I know this really falls under follow directions, but it deserves it’s own point. I ask for a title, synopsis, page length and cover image. I love it when authors include genre classifications too, but I don’t specify it. I ask for this information for a reason. It helps me decide if I’m interested in your book or not, but it also helps me in another way. I use Goodreads to keep track of my TBR list. If you’re book is too new to be on Goodreads I often add it so that I can place it on the appropriate shelf. To do this I need some basic information. Yes, I can search Amazon for this information (this is now acceptable by GR policies) and I do. But having the basics to begin with helps me help you.

man and kindleThis is something I never would have thought of if I wasn’t running an ebook review blog. Think it through. You send me an e-file. I then log it on my TBR list and plonk it onto my Kindle, to be read at some future date. When that time comes, I search my kindle for one of two things, the title or the author’s name. If the file is called something else, god forbid Unkown (of which I have several), I’ll never find it and, therefore never read it. So take that extra second to ensure that the file you attach to your email will show up when searched for.

If you send a Smashword’s coupon include the Smashwords link, not the Amazon one. I see this all of the time. People send me a coupon for one site and then link me to another. It’s usually Amazon. I think authors want me to know it’s available there. I promise, I’ll always look. But the logistics of the problem is that I still end up having to search for the book before I can actually use that handy-dandy coupon you’ve provided me. And as anyone who searches Smashwords regularly knows, their search engine is a bit of a pain. So just providing the link upfront instead of the higher profile Amazon one makes me happy. Honestly, I would prefer no link to a useless link. I’m just saying.

listI have on more than one occasion, received the same book from the same author 2 or 3 times. I’m assuming this isn’t harassment, so much as poor bookkeeping. This wastes everyone’s time. You waste time posting a duplicate email and I waste time trying to log it only to discover I already have it.

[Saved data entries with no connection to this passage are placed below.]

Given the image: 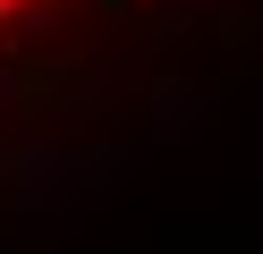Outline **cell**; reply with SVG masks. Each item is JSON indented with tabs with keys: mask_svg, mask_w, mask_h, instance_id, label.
Returning <instances> with one entry per match:
<instances>
[{
	"mask_svg": "<svg viewBox=\"0 0 263 254\" xmlns=\"http://www.w3.org/2000/svg\"><path fill=\"white\" fill-rule=\"evenodd\" d=\"M77 9H102V0H0V51L9 43H34V34L68 26Z\"/></svg>",
	"mask_w": 263,
	"mask_h": 254,
	"instance_id": "6da1fadb",
	"label": "cell"
}]
</instances>
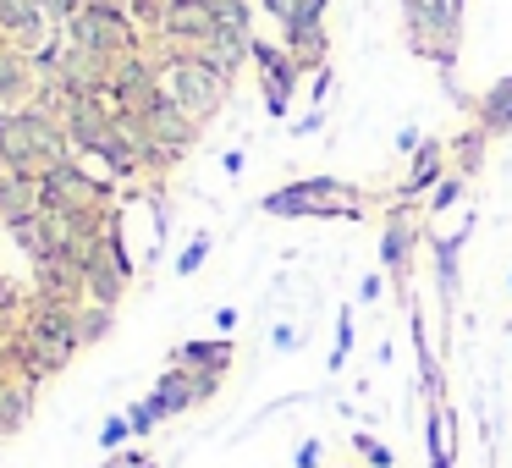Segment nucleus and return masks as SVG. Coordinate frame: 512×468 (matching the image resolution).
Segmentation results:
<instances>
[{"mask_svg":"<svg viewBox=\"0 0 512 468\" xmlns=\"http://www.w3.org/2000/svg\"><path fill=\"white\" fill-rule=\"evenodd\" d=\"M259 210L276 215V221H364L375 210V193L342 177H298L270 188Z\"/></svg>","mask_w":512,"mask_h":468,"instance_id":"f257e3e1","label":"nucleus"},{"mask_svg":"<svg viewBox=\"0 0 512 468\" xmlns=\"http://www.w3.org/2000/svg\"><path fill=\"white\" fill-rule=\"evenodd\" d=\"M67 155H72V144L50 111H39V105H12L6 111L0 105V160H6V171H17V177H45Z\"/></svg>","mask_w":512,"mask_h":468,"instance_id":"f03ea898","label":"nucleus"},{"mask_svg":"<svg viewBox=\"0 0 512 468\" xmlns=\"http://www.w3.org/2000/svg\"><path fill=\"white\" fill-rule=\"evenodd\" d=\"M463 17H468V0H402V45L446 78V72H457Z\"/></svg>","mask_w":512,"mask_h":468,"instance_id":"7ed1b4c3","label":"nucleus"},{"mask_svg":"<svg viewBox=\"0 0 512 468\" xmlns=\"http://www.w3.org/2000/svg\"><path fill=\"white\" fill-rule=\"evenodd\" d=\"M61 34H67V45L89 50L100 61H122L133 50H144V34L127 17V0H83V12L72 23H61Z\"/></svg>","mask_w":512,"mask_h":468,"instance_id":"20e7f679","label":"nucleus"},{"mask_svg":"<svg viewBox=\"0 0 512 468\" xmlns=\"http://www.w3.org/2000/svg\"><path fill=\"white\" fill-rule=\"evenodd\" d=\"M39 204L50 215H100V210H116V188L105 177H94L89 160L67 155L61 166H50L39 177Z\"/></svg>","mask_w":512,"mask_h":468,"instance_id":"39448f33","label":"nucleus"},{"mask_svg":"<svg viewBox=\"0 0 512 468\" xmlns=\"http://www.w3.org/2000/svg\"><path fill=\"white\" fill-rule=\"evenodd\" d=\"M430 243V221H424L419 204H386L380 210V270L391 276V287L408 292L413 281V259Z\"/></svg>","mask_w":512,"mask_h":468,"instance_id":"423d86ee","label":"nucleus"},{"mask_svg":"<svg viewBox=\"0 0 512 468\" xmlns=\"http://www.w3.org/2000/svg\"><path fill=\"white\" fill-rule=\"evenodd\" d=\"M160 94H166V72H160V61H149V50H133V56L111 61V83H105V94H94V100H105L116 116H138L144 105H155Z\"/></svg>","mask_w":512,"mask_h":468,"instance_id":"0eeeda50","label":"nucleus"},{"mask_svg":"<svg viewBox=\"0 0 512 468\" xmlns=\"http://www.w3.org/2000/svg\"><path fill=\"white\" fill-rule=\"evenodd\" d=\"M166 94L182 105V111L193 116L199 127H210L215 116H221V105H226V94H232V83L221 78V72H210L204 61H171L166 67Z\"/></svg>","mask_w":512,"mask_h":468,"instance_id":"6e6552de","label":"nucleus"},{"mask_svg":"<svg viewBox=\"0 0 512 468\" xmlns=\"http://www.w3.org/2000/svg\"><path fill=\"white\" fill-rule=\"evenodd\" d=\"M254 72H259V100H265V111L276 122H292V94L303 83V67L287 56V45L254 34Z\"/></svg>","mask_w":512,"mask_h":468,"instance_id":"1a4fd4ad","label":"nucleus"},{"mask_svg":"<svg viewBox=\"0 0 512 468\" xmlns=\"http://www.w3.org/2000/svg\"><path fill=\"white\" fill-rule=\"evenodd\" d=\"M474 210L463 215V221L452 226V232H430V259H435V292H441V309H452L457 303V281H463V248H468V237H474Z\"/></svg>","mask_w":512,"mask_h":468,"instance_id":"9d476101","label":"nucleus"},{"mask_svg":"<svg viewBox=\"0 0 512 468\" xmlns=\"http://www.w3.org/2000/svg\"><path fill=\"white\" fill-rule=\"evenodd\" d=\"M138 122H144V127H149V138H155L160 149H171L177 160H188V155H193V144H199V122H193V116L182 111V105L171 100V94H160L155 105H144V111H138Z\"/></svg>","mask_w":512,"mask_h":468,"instance_id":"9b49d317","label":"nucleus"},{"mask_svg":"<svg viewBox=\"0 0 512 468\" xmlns=\"http://www.w3.org/2000/svg\"><path fill=\"white\" fill-rule=\"evenodd\" d=\"M193 61H204L210 72H221L226 83L243 78V67H254V34H237V28H210V34L193 45Z\"/></svg>","mask_w":512,"mask_h":468,"instance_id":"f8f14e48","label":"nucleus"},{"mask_svg":"<svg viewBox=\"0 0 512 468\" xmlns=\"http://www.w3.org/2000/svg\"><path fill=\"white\" fill-rule=\"evenodd\" d=\"M446 171H452V166H446V138H424V149L408 160V177L391 188L386 204H419V210H424V199L435 193V182H441Z\"/></svg>","mask_w":512,"mask_h":468,"instance_id":"ddd939ff","label":"nucleus"},{"mask_svg":"<svg viewBox=\"0 0 512 468\" xmlns=\"http://www.w3.org/2000/svg\"><path fill=\"white\" fill-rule=\"evenodd\" d=\"M28 298L61 303V309H83V303H89V287H83V265H72V259H45V265H34Z\"/></svg>","mask_w":512,"mask_h":468,"instance_id":"4468645a","label":"nucleus"},{"mask_svg":"<svg viewBox=\"0 0 512 468\" xmlns=\"http://www.w3.org/2000/svg\"><path fill=\"white\" fill-rule=\"evenodd\" d=\"M177 369H199V375H226L237 364V342L232 336H193V342H177L171 353Z\"/></svg>","mask_w":512,"mask_h":468,"instance_id":"2eb2a0df","label":"nucleus"},{"mask_svg":"<svg viewBox=\"0 0 512 468\" xmlns=\"http://www.w3.org/2000/svg\"><path fill=\"white\" fill-rule=\"evenodd\" d=\"M215 28L210 17V0H171L166 6V28H160V39H171V45H182L193 56V45H199L204 34Z\"/></svg>","mask_w":512,"mask_h":468,"instance_id":"dca6fc26","label":"nucleus"},{"mask_svg":"<svg viewBox=\"0 0 512 468\" xmlns=\"http://www.w3.org/2000/svg\"><path fill=\"white\" fill-rule=\"evenodd\" d=\"M424 457H430V468H457V413H452V402H430V408H424Z\"/></svg>","mask_w":512,"mask_h":468,"instance_id":"f3484780","label":"nucleus"},{"mask_svg":"<svg viewBox=\"0 0 512 468\" xmlns=\"http://www.w3.org/2000/svg\"><path fill=\"white\" fill-rule=\"evenodd\" d=\"M408 331H413V358H419V391L424 402H446V375H441V358H435V342L424 331V309L408 303Z\"/></svg>","mask_w":512,"mask_h":468,"instance_id":"a211bd4d","label":"nucleus"},{"mask_svg":"<svg viewBox=\"0 0 512 468\" xmlns=\"http://www.w3.org/2000/svg\"><path fill=\"white\" fill-rule=\"evenodd\" d=\"M149 408L160 413V424L166 419H177V413H188V408H199V391H193V369H160V380L149 386Z\"/></svg>","mask_w":512,"mask_h":468,"instance_id":"6ab92c4d","label":"nucleus"},{"mask_svg":"<svg viewBox=\"0 0 512 468\" xmlns=\"http://www.w3.org/2000/svg\"><path fill=\"white\" fill-rule=\"evenodd\" d=\"M34 89H39V78H34L28 50H17V45L0 39V105H6V111H12V105H28Z\"/></svg>","mask_w":512,"mask_h":468,"instance_id":"aec40b11","label":"nucleus"},{"mask_svg":"<svg viewBox=\"0 0 512 468\" xmlns=\"http://www.w3.org/2000/svg\"><path fill=\"white\" fill-rule=\"evenodd\" d=\"M39 210H45V204H39V177H17V171H6V177H0V226L12 232V226L34 221Z\"/></svg>","mask_w":512,"mask_h":468,"instance_id":"412c9836","label":"nucleus"},{"mask_svg":"<svg viewBox=\"0 0 512 468\" xmlns=\"http://www.w3.org/2000/svg\"><path fill=\"white\" fill-rule=\"evenodd\" d=\"M485 155H490V133L479 122L457 127V133L446 138V166H452L457 177H479V171H485Z\"/></svg>","mask_w":512,"mask_h":468,"instance_id":"4be33fe9","label":"nucleus"},{"mask_svg":"<svg viewBox=\"0 0 512 468\" xmlns=\"http://www.w3.org/2000/svg\"><path fill=\"white\" fill-rule=\"evenodd\" d=\"M281 45H287V56L298 61L303 72H320V67H331V28H325V23L287 28V34H281Z\"/></svg>","mask_w":512,"mask_h":468,"instance_id":"5701e85b","label":"nucleus"},{"mask_svg":"<svg viewBox=\"0 0 512 468\" xmlns=\"http://www.w3.org/2000/svg\"><path fill=\"white\" fill-rule=\"evenodd\" d=\"M474 122L485 127L490 138H512V72L496 78L485 94H474Z\"/></svg>","mask_w":512,"mask_h":468,"instance_id":"b1692460","label":"nucleus"},{"mask_svg":"<svg viewBox=\"0 0 512 468\" xmlns=\"http://www.w3.org/2000/svg\"><path fill=\"white\" fill-rule=\"evenodd\" d=\"M100 160L105 171H111V177H122V182H138L144 177V166H138V149H133V138L122 133V127H111V133H105V144H100Z\"/></svg>","mask_w":512,"mask_h":468,"instance_id":"393cba45","label":"nucleus"},{"mask_svg":"<svg viewBox=\"0 0 512 468\" xmlns=\"http://www.w3.org/2000/svg\"><path fill=\"white\" fill-rule=\"evenodd\" d=\"M12 243L28 254V265H45V259H61L56 254V243H50V226H45V210L34 215V221H23V226H12Z\"/></svg>","mask_w":512,"mask_h":468,"instance_id":"a878e982","label":"nucleus"},{"mask_svg":"<svg viewBox=\"0 0 512 468\" xmlns=\"http://www.w3.org/2000/svg\"><path fill=\"white\" fill-rule=\"evenodd\" d=\"M259 12L276 17L281 34H287V28H303V23H325V12H314L309 0H259Z\"/></svg>","mask_w":512,"mask_h":468,"instance_id":"bb28decb","label":"nucleus"},{"mask_svg":"<svg viewBox=\"0 0 512 468\" xmlns=\"http://www.w3.org/2000/svg\"><path fill=\"white\" fill-rule=\"evenodd\" d=\"M111 325H116V309H105V303H83L78 309V342L100 347L105 336H111Z\"/></svg>","mask_w":512,"mask_h":468,"instance_id":"cd10ccee","label":"nucleus"},{"mask_svg":"<svg viewBox=\"0 0 512 468\" xmlns=\"http://www.w3.org/2000/svg\"><path fill=\"white\" fill-rule=\"evenodd\" d=\"M254 12H259V0H210L215 28H237V34H254Z\"/></svg>","mask_w":512,"mask_h":468,"instance_id":"c85d7f7f","label":"nucleus"},{"mask_svg":"<svg viewBox=\"0 0 512 468\" xmlns=\"http://www.w3.org/2000/svg\"><path fill=\"white\" fill-rule=\"evenodd\" d=\"M463 193H468V177H457V171H446V177L435 182V193L424 199V221H435V215L457 210V204H463Z\"/></svg>","mask_w":512,"mask_h":468,"instance_id":"c756f323","label":"nucleus"},{"mask_svg":"<svg viewBox=\"0 0 512 468\" xmlns=\"http://www.w3.org/2000/svg\"><path fill=\"white\" fill-rule=\"evenodd\" d=\"M353 452H358L364 468H397V452H391L375 430H353Z\"/></svg>","mask_w":512,"mask_h":468,"instance_id":"7c9ffc66","label":"nucleus"},{"mask_svg":"<svg viewBox=\"0 0 512 468\" xmlns=\"http://www.w3.org/2000/svg\"><path fill=\"white\" fill-rule=\"evenodd\" d=\"M347 358H353V309L336 314V342H331V358H325V364H331V375H342Z\"/></svg>","mask_w":512,"mask_h":468,"instance_id":"2f4dec72","label":"nucleus"},{"mask_svg":"<svg viewBox=\"0 0 512 468\" xmlns=\"http://www.w3.org/2000/svg\"><path fill=\"white\" fill-rule=\"evenodd\" d=\"M210 248H215V237H210V232H193V237H188V248L177 254V276H199L204 259H210Z\"/></svg>","mask_w":512,"mask_h":468,"instance_id":"473e14b6","label":"nucleus"},{"mask_svg":"<svg viewBox=\"0 0 512 468\" xmlns=\"http://www.w3.org/2000/svg\"><path fill=\"white\" fill-rule=\"evenodd\" d=\"M127 441H133V424H127V413H111V419L100 424V452H122Z\"/></svg>","mask_w":512,"mask_h":468,"instance_id":"72a5a7b5","label":"nucleus"},{"mask_svg":"<svg viewBox=\"0 0 512 468\" xmlns=\"http://www.w3.org/2000/svg\"><path fill=\"white\" fill-rule=\"evenodd\" d=\"M127 424H133V441H149V435L160 430V413L149 408V397H144V402H133V408H127Z\"/></svg>","mask_w":512,"mask_h":468,"instance_id":"f704fd0d","label":"nucleus"},{"mask_svg":"<svg viewBox=\"0 0 512 468\" xmlns=\"http://www.w3.org/2000/svg\"><path fill=\"white\" fill-rule=\"evenodd\" d=\"M292 138H314V133H325V105H309L303 116H292Z\"/></svg>","mask_w":512,"mask_h":468,"instance_id":"c9c22d12","label":"nucleus"},{"mask_svg":"<svg viewBox=\"0 0 512 468\" xmlns=\"http://www.w3.org/2000/svg\"><path fill=\"white\" fill-rule=\"evenodd\" d=\"M34 6L50 17V23H72V17L83 12V0H34Z\"/></svg>","mask_w":512,"mask_h":468,"instance_id":"e433bc0d","label":"nucleus"},{"mask_svg":"<svg viewBox=\"0 0 512 468\" xmlns=\"http://www.w3.org/2000/svg\"><path fill=\"white\" fill-rule=\"evenodd\" d=\"M386 287H391L386 270H369V276L358 281V303H380V298H386Z\"/></svg>","mask_w":512,"mask_h":468,"instance_id":"4c0bfd02","label":"nucleus"},{"mask_svg":"<svg viewBox=\"0 0 512 468\" xmlns=\"http://www.w3.org/2000/svg\"><path fill=\"white\" fill-rule=\"evenodd\" d=\"M331 89H336V72L320 67V72H314V83H309V105H325V100H331Z\"/></svg>","mask_w":512,"mask_h":468,"instance_id":"58836bf2","label":"nucleus"},{"mask_svg":"<svg viewBox=\"0 0 512 468\" xmlns=\"http://www.w3.org/2000/svg\"><path fill=\"white\" fill-rule=\"evenodd\" d=\"M270 342H276V353H298V342H303V331H298V325H287V320H281V325H276V331H270Z\"/></svg>","mask_w":512,"mask_h":468,"instance_id":"ea45409f","label":"nucleus"},{"mask_svg":"<svg viewBox=\"0 0 512 468\" xmlns=\"http://www.w3.org/2000/svg\"><path fill=\"white\" fill-rule=\"evenodd\" d=\"M100 468H149V452H127L122 446V452H105Z\"/></svg>","mask_w":512,"mask_h":468,"instance_id":"a19ab883","label":"nucleus"},{"mask_svg":"<svg viewBox=\"0 0 512 468\" xmlns=\"http://www.w3.org/2000/svg\"><path fill=\"white\" fill-rule=\"evenodd\" d=\"M419 149H424V133H419V127H413V122H408V127H397V155H408V160H413Z\"/></svg>","mask_w":512,"mask_h":468,"instance_id":"79ce46f5","label":"nucleus"},{"mask_svg":"<svg viewBox=\"0 0 512 468\" xmlns=\"http://www.w3.org/2000/svg\"><path fill=\"white\" fill-rule=\"evenodd\" d=\"M237 325H243V314H237L232 303H221V309H215V331H221V336H232Z\"/></svg>","mask_w":512,"mask_h":468,"instance_id":"37998d69","label":"nucleus"},{"mask_svg":"<svg viewBox=\"0 0 512 468\" xmlns=\"http://www.w3.org/2000/svg\"><path fill=\"white\" fill-rule=\"evenodd\" d=\"M320 457H325V446H320V441H303L292 463H298V468H320Z\"/></svg>","mask_w":512,"mask_h":468,"instance_id":"c03bdc74","label":"nucleus"},{"mask_svg":"<svg viewBox=\"0 0 512 468\" xmlns=\"http://www.w3.org/2000/svg\"><path fill=\"white\" fill-rule=\"evenodd\" d=\"M243 166H248L243 149H226V155H221V171H226V177H243Z\"/></svg>","mask_w":512,"mask_h":468,"instance_id":"a18cd8bd","label":"nucleus"},{"mask_svg":"<svg viewBox=\"0 0 512 468\" xmlns=\"http://www.w3.org/2000/svg\"><path fill=\"white\" fill-rule=\"evenodd\" d=\"M309 6H314V12H331V0H309Z\"/></svg>","mask_w":512,"mask_h":468,"instance_id":"49530a36","label":"nucleus"},{"mask_svg":"<svg viewBox=\"0 0 512 468\" xmlns=\"http://www.w3.org/2000/svg\"><path fill=\"white\" fill-rule=\"evenodd\" d=\"M507 292H512V270H507Z\"/></svg>","mask_w":512,"mask_h":468,"instance_id":"de8ad7c7","label":"nucleus"},{"mask_svg":"<svg viewBox=\"0 0 512 468\" xmlns=\"http://www.w3.org/2000/svg\"><path fill=\"white\" fill-rule=\"evenodd\" d=\"M0 177H6V160H0Z\"/></svg>","mask_w":512,"mask_h":468,"instance_id":"09e8293b","label":"nucleus"},{"mask_svg":"<svg viewBox=\"0 0 512 468\" xmlns=\"http://www.w3.org/2000/svg\"><path fill=\"white\" fill-rule=\"evenodd\" d=\"M149 468H155V463H149Z\"/></svg>","mask_w":512,"mask_h":468,"instance_id":"8fccbe9b","label":"nucleus"}]
</instances>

If a book is 2nd, 3rd, etc in a series, I will need the previous books. This admittedly runs the risk of my reading/reviewing the first one and not continuing the series to the newest book. If that happens at least you got one review from me. But without the beginning of the series I’m almost guaranteed not to read the book you send me.

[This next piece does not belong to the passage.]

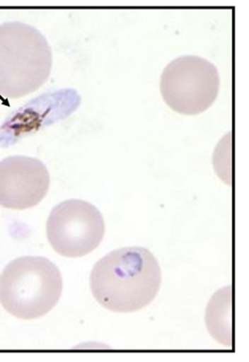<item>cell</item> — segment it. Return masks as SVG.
<instances>
[{"label":"cell","mask_w":249,"mask_h":362,"mask_svg":"<svg viewBox=\"0 0 249 362\" xmlns=\"http://www.w3.org/2000/svg\"><path fill=\"white\" fill-rule=\"evenodd\" d=\"M162 272L154 253L142 247L117 249L95 263L90 288L102 307L112 313L144 309L158 296Z\"/></svg>","instance_id":"6da1fadb"},{"label":"cell","mask_w":249,"mask_h":362,"mask_svg":"<svg viewBox=\"0 0 249 362\" xmlns=\"http://www.w3.org/2000/svg\"><path fill=\"white\" fill-rule=\"evenodd\" d=\"M53 66L51 46L30 25H0V95L24 98L47 81Z\"/></svg>","instance_id":"7a4b0ae2"},{"label":"cell","mask_w":249,"mask_h":362,"mask_svg":"<svg viewBox=\"0 0 249 362\" xmlns=\"http://www.w3.org/2000/svg\"><path fill=\"white\" fill-rule=\"evenodd\" d=\"M62 273L43 257H18L0 274V303L21 320H35L54 309L62 294Z\"/></svg>","instance_id":"3957f363"},{"label":"cell","mask_w":249,"mask_h":362,"mask_svg":"<svg viewBox=\"0 0 249 362\" xmlns=\"http://www.w3.org/2000/svg\"><path fill=\"white\" fill-rule=\"evenodd\" d=\"M161 93L178 114L196 116L213 105L221 78L216 66L198 56H182L171 62L161 76Z\"/></svg>","instance_id":"277c9868"},{"label":"cell","mask_w":249,"mask_h":362,"mask_svg":"<svg viewBox=\"0 0 249 362\" xmlns=\"http://www.w3.org/2000/svg\"><path fill=\"white\" fill-rule=\"evenodd\" d=\"M105 235L101 212L91 203L70 199L56 205L46 223L52 248L66 257H81L95 250Z\"/></svg>","instance_id":"5b68a950"},{"label":"cell","mask_w":249,"mask_h":362,"mask_svg":"<svg viewBox=\"0 0 249 362\" xmlns=\"http://www.w3.org/2000/svg\"><path fill=\"white\" fill-rule=\"evenodd\" d=\"M51 185L45 165L29 156H10L0 162V205L23 211L39 204Z\"/></svg>","instance_id":"8992f818"},{"label":"cell","mask_w":249,"mask_h":362,"mask_svg":"<svg viewBox=\"0 0 249 362\" xmlns=\"http://www.w3.org/2000/svg\"><path fill=\"white\" fill-rule=\"evenodd\" d=\"M206 324L211 336L223 345L232 346V286L215 293L207 307Z\"/></svg>","instance_id":"52a82bcc"}]
</instances>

I know those first couple reviews are the hardest and most nerve wracking to find, but I’m unlikely to choose to read your book until you have them. The reason is that I’m going to be honest about my thoughts. That means if I disliked the book I’m going to say so. I’m not heartless though. I want to know going in that if I dislike the book and rate it poorly there are enough other reviews to balance everything out. There are a lot of dissenting views out there on the use of acquaintances for reviews. As long as they actually read the book before reviewing it I have no issue with it.

Like I said, this is an on-going list. Expect it to grow. But it’s a start. I’d be really interested in hearing from others. Have I forgotten something, missed something, mangled something? Let me know.